Les médias sont subitement très soucieux de clarifier la différence entre djihadisme militant et Résistance nationale islamique, et d’insister sur le caractère respectable de cette dernière.
Évidemment, c’est présenté pour justifier la fin de la désignation d’HTS comme organisation terroriste par les gouvernements britannique et américain, alors que ces mêmes gouvernements maintiennent le Hamas dans la liste des organisations terroristes proscrites. C’est la raison invoquée pour faire de cette réincarnation d’Al-Qaïda un sympathique mouvement nationaliste syrien, prétendument désireux d’unifier le pays.
Les médias occidentaux sont tout à fait à même de saisir la différence entre djihadistes et nationalistes islamiques lorsqu’ils le souhaitent. Mais ils ne le feront que lorsque les services de sécurité nationale britanniques et américains leur demanderont de le faire.
Telle est la posture de ce qu’on nous présente comme étant une “presse libre”.
AVERTISSEMENT JURIDIQUE :
Les observations ci-dessus sont faites à des fins purement analytiques et ne visent en aucun cas à “encourager le soutien” au Hamas, ce qui constituerait une violation de l’article 12 de la loi britannique sur le terrorisme. Le Hamas est considéré comme une organisation terroriste par le gouvernement britannique.

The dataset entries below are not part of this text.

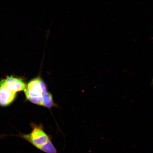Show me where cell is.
Masks as SVG:
<instances>
[{"mask_svg":"<svg viewBox=\"0 0 153 153\" xmlns=\"http://www.w3.org/2000/svg\"><path fill=\"white\" fill-rule=\"evenodd\" d=\"M31 131L29 133H21L19 136L35 148L45 153H58L53 145L51 135L46 132L43 124L31 122Z\"/></svg>","mask_w":153,"mask_h":153,"instance_id":"obj_1","label":"cell"},{"mask_svg":"<svg viewBox=\"0 0 153 153\" xmlns=\"http://www.w3.org/2000/svg\"><path fill=\"white\" fill-rule=\"evenodd\" d=\"M24 91L28 101L42 106L43 95L47 92V88L43 80L40 77H37L28 82Z\"/></svg>","mask_w":153,"mask_h":153,"instance_id":"obj_2","label":"cell"},{"mask_svg":"<svg viewBox=\"0 0 153 153\" xmlns=\"http://www.w3.org/2000/svg\"><path fill=\"white\" fill-rule=\"evenodd\" d=\"M16 96V93L7 88L2 80L0 82V106H9L14 101Z\"/></svg>","mask_w":153,"mask_h":153,"instance_id":"obj_3","label":"cell"},{"mask_svg":"<svg viewBox=\"0 0 153 153\" xmlns=\"http://www.w3.org/2000/svg\"><path fill=\"white\" fill-rule=\"evenodd\" d=\"M6 87L13 92L16 93L18 92L25 90L26 85L23 79L20 78L7 76L6 79L2 80Z\"/></svg>","mask_w":153,"mask_h":153,"instance_id":"obj_4","label":"cell"},{"mask_svg":"<svg viewBox=\"0 0 153 153\" xmlns=\"http://www.w3.org/2000/svg\"><path fill=\"white\" fill-rule=\"evenodd\" d=\"M42 106L50 109L53 107H56L53 101L52 95L50 93H46L43 95Z\"/></svg>","mask_w":153,"mask_h":153,"instance_id":"obj_5","label":"cell"}]
</instances>
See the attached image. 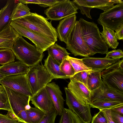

Après tout, qui sommes-nous pour remettre en question la sagesse du gouvernement qui utilise la législation antiterroriste pour emprisonner des journalistes jusqu’à 14 ans pour avoir signalé l’application incohérente de ses politiques ?
Qui sommes-nous pour remettre en question le droit de la police britannique d’ordonner des descentes au domicile de journalistes indépendants, d’enquêter sur eux et de les arrêter, comme cela a été le cas pour Richard Medhurst et Asa Winstanley, parce qu’ils n’auraient pas suivi d’assez près la position du gouvernement britannique à l’égard du Hamas ?
Qui sommes-nous pour demander pourquoi les médias britanniques, défenseurs d’une glorieuse tradition de liberté de la presse, ne font pas état de l’arrestation et des enquêtes de police sur des journalistes indépendants pour avoir prétendument violé l’article 12 relatif au Hamas, alors que la police semble tout à fait réticente à appliquer l’article 12 relatif à HTS ?
Rien de ce qui précède ne saurait suggérer que la Grande-Bretagne n’est pas pleinement démocratique ou qu’elle présente des signes annonciateurs d’un État policier.
Jonathan Cook
Article original en anglais : The Day the Media Decided Militant Jihadism Was Respectable, unz.com, le 10 décembre 2024.